There were 415 incidents of illegally dumped rubbish investigated and cleaned up in the 2021-22 financial year, costing council over $164,000.

Costs for officer investigation time and prosecution associated with illegal dumping is estimated between $50,000 and $100,000 each year.

A trial surveillance camera project has been implemented in illegal dumping hot spot locations along Old Sydney Road and in Granite Park, Seymour costing about $20,000.

During the 2022-23 financial year, council issued 16 infringement notices for littering and illegal dumping related matters equating to just under $40,000 in fines.

Cr Louise Bannister said council needed community collaboration to combat illegal dumping.

“Council is doing a number of actions and we’re working towards mitigating this as much as possible but it’s a community cultural thing as well,” she said.

“We all need to make sure we’re looking after the environment. If you see someone dumping rubbish, call the rubbish dumping hotline.

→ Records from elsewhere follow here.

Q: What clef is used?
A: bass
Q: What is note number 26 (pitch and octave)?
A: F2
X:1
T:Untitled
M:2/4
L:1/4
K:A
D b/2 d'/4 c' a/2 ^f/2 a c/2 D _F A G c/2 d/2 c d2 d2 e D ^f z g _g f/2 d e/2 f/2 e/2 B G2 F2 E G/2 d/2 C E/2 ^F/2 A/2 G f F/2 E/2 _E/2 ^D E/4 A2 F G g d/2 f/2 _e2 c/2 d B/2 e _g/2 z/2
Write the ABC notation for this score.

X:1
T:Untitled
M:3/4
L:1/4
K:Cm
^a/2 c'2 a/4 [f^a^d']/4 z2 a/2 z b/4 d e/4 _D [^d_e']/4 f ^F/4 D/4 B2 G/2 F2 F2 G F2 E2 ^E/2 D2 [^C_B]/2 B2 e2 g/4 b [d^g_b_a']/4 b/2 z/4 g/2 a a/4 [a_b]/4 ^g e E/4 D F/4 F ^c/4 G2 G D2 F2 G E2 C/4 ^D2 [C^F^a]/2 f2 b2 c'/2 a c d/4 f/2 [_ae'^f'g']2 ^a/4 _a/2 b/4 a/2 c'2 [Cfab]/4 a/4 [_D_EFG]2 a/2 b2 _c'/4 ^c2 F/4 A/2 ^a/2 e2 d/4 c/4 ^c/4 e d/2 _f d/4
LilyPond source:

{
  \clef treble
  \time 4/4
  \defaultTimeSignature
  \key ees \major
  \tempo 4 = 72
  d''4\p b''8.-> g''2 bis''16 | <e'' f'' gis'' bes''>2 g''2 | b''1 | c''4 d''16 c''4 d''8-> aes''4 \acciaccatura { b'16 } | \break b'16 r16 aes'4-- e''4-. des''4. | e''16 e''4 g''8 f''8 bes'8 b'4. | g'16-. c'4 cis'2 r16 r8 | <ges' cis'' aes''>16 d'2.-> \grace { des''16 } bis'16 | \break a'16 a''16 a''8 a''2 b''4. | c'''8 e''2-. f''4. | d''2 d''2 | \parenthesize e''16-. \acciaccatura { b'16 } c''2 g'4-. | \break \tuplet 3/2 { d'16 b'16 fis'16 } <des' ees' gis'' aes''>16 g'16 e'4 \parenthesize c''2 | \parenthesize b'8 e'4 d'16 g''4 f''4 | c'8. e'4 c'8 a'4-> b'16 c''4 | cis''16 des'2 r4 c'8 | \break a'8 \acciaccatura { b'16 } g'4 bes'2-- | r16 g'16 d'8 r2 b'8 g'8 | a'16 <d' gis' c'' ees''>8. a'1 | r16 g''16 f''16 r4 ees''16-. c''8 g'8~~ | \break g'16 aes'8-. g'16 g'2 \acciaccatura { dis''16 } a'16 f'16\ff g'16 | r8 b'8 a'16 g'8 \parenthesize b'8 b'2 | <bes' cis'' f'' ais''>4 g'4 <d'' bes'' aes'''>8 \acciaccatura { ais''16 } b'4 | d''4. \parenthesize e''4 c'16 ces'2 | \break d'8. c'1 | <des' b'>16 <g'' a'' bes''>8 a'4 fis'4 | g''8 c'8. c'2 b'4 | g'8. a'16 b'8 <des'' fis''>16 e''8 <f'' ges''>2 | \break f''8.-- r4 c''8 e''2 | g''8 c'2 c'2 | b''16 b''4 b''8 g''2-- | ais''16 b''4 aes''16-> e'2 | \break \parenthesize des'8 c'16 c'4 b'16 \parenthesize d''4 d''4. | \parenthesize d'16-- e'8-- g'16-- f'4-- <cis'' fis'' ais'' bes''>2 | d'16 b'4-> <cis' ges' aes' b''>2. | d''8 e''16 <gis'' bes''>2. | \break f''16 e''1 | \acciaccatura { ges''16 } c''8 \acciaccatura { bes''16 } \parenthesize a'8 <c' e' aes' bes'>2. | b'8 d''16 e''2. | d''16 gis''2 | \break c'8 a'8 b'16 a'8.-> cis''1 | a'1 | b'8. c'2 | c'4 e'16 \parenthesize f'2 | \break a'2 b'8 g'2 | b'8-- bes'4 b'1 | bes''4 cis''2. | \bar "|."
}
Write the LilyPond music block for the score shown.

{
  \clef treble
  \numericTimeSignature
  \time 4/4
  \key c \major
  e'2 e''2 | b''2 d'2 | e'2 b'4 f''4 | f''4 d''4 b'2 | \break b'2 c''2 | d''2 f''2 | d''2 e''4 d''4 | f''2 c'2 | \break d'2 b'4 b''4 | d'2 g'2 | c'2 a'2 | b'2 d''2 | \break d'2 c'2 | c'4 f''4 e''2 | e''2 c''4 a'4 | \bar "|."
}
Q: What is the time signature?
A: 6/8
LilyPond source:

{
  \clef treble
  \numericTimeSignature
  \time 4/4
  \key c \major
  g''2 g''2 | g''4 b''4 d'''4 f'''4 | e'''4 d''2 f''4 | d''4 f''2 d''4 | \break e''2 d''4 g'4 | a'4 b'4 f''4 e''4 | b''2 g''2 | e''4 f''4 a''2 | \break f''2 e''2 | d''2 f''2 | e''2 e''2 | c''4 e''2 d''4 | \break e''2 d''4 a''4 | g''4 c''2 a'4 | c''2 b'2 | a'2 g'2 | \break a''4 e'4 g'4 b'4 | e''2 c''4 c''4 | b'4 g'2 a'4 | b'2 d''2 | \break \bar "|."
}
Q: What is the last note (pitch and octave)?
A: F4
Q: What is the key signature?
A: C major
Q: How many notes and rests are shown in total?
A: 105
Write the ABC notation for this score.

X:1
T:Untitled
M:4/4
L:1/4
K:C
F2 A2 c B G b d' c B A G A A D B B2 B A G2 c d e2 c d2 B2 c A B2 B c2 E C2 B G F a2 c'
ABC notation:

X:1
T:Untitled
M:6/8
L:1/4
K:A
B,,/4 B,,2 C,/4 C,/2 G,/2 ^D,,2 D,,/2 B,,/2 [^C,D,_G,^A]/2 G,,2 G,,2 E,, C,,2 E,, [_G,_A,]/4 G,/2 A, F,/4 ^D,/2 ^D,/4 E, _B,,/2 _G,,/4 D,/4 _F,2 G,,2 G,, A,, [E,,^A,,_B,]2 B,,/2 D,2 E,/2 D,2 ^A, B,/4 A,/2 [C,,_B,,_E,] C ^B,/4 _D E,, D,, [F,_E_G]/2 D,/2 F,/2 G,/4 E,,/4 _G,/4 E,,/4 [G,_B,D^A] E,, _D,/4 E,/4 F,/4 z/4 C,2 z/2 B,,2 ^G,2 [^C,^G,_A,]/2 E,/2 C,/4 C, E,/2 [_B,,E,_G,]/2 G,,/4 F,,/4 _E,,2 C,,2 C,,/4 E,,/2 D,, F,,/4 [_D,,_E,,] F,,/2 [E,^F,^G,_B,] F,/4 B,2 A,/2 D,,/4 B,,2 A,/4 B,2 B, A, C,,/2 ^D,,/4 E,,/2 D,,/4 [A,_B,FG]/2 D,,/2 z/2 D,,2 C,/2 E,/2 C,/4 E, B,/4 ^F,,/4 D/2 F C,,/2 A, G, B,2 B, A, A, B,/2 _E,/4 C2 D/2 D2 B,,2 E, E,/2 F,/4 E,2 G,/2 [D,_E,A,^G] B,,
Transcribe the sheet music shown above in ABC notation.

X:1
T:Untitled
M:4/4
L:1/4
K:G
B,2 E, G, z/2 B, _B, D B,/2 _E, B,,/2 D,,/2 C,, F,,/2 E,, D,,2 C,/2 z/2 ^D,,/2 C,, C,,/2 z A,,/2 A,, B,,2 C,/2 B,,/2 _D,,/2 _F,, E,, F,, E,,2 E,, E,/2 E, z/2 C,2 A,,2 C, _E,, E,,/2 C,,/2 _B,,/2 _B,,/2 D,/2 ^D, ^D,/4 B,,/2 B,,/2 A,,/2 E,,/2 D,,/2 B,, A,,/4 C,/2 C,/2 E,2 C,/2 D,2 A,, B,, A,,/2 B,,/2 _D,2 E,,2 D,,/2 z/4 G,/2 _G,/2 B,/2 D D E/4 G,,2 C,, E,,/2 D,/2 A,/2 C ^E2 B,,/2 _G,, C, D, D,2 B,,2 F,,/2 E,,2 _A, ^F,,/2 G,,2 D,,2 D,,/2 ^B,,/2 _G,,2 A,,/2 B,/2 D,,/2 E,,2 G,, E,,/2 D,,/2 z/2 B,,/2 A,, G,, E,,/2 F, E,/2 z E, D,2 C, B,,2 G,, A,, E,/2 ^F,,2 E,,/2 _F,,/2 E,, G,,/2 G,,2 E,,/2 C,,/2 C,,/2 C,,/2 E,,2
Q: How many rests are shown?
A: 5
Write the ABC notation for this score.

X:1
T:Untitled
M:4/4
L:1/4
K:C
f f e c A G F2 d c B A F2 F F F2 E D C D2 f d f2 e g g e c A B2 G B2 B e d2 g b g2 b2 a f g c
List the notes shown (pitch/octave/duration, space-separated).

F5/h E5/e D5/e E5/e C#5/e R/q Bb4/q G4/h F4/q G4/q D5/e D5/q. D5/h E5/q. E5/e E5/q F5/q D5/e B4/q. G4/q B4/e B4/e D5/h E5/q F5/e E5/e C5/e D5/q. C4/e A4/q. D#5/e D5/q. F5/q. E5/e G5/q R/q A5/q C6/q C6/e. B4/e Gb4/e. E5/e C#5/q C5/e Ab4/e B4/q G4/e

“The community need to support each other in this to ensure Mitchell Shire stays as beautiful as it is.

“It’s a pretty staggering figure. When you think it’s costing council $1.4 million now, imagine if we worked together to stop that ourselves where the money could go within council.”

Council reports found responses to illegal dumping by councils across Victoria included investigations and prosecution, use of surveillance cameras and use of rapid clean-up crews.

They found councils use various service models for residents to lawfully dispose of hard waste including drop off at a resource recovery centre, booked collection services, scheduled collection services and complimentary vouchers for waste disposal.

Council reported there was no evidence to verify that providing a hard waste collection service reduced illegal dumping and it is estimated to cost $2-$2.5 million per annum to deliver this service.

Currently contractors are engaged through Mitchell Shire Council to collect illegally dumped rubbish across the shire fortnightly but sometimes it takes up to four weeks for collection of the waste that is hazardous or contaminated.

Council is assessing whether fortnightly collection is adequate to address illegal dumping. A more frequent collection will require additional budget allocation.

Council provides $200 waste disposal vouchers annually to all ratepayers with a $1 million in value of vouchers redeemed per annum.

Vouchers can be redeemed at any of council’s resource recovery centres.

Mitchell Shire Council, the City of Whittlesea and Hume City Council will establish a working group to address illegal dumping across the northern growth corridor.

Cr Bill Chisholm said it was a ‘really critical’ report.

“It’s really a major issue the dumping of rubbish for Mitchell Shire,” he said.

“It’s really a critical component of councils work to collect rubbish.”

Mitchell Shire Council partnered with Murrindindi Shire Council to commission SALT consulting to complete a report.

SALT recommended council continue to provide resource recovery centre access for all residents, explore opportunities to provide greater service equity for discounted hard waste collections for elderly and disabled people through private contractors and service providers, and council may choose to promote local businesses or contractors providing hard waste services.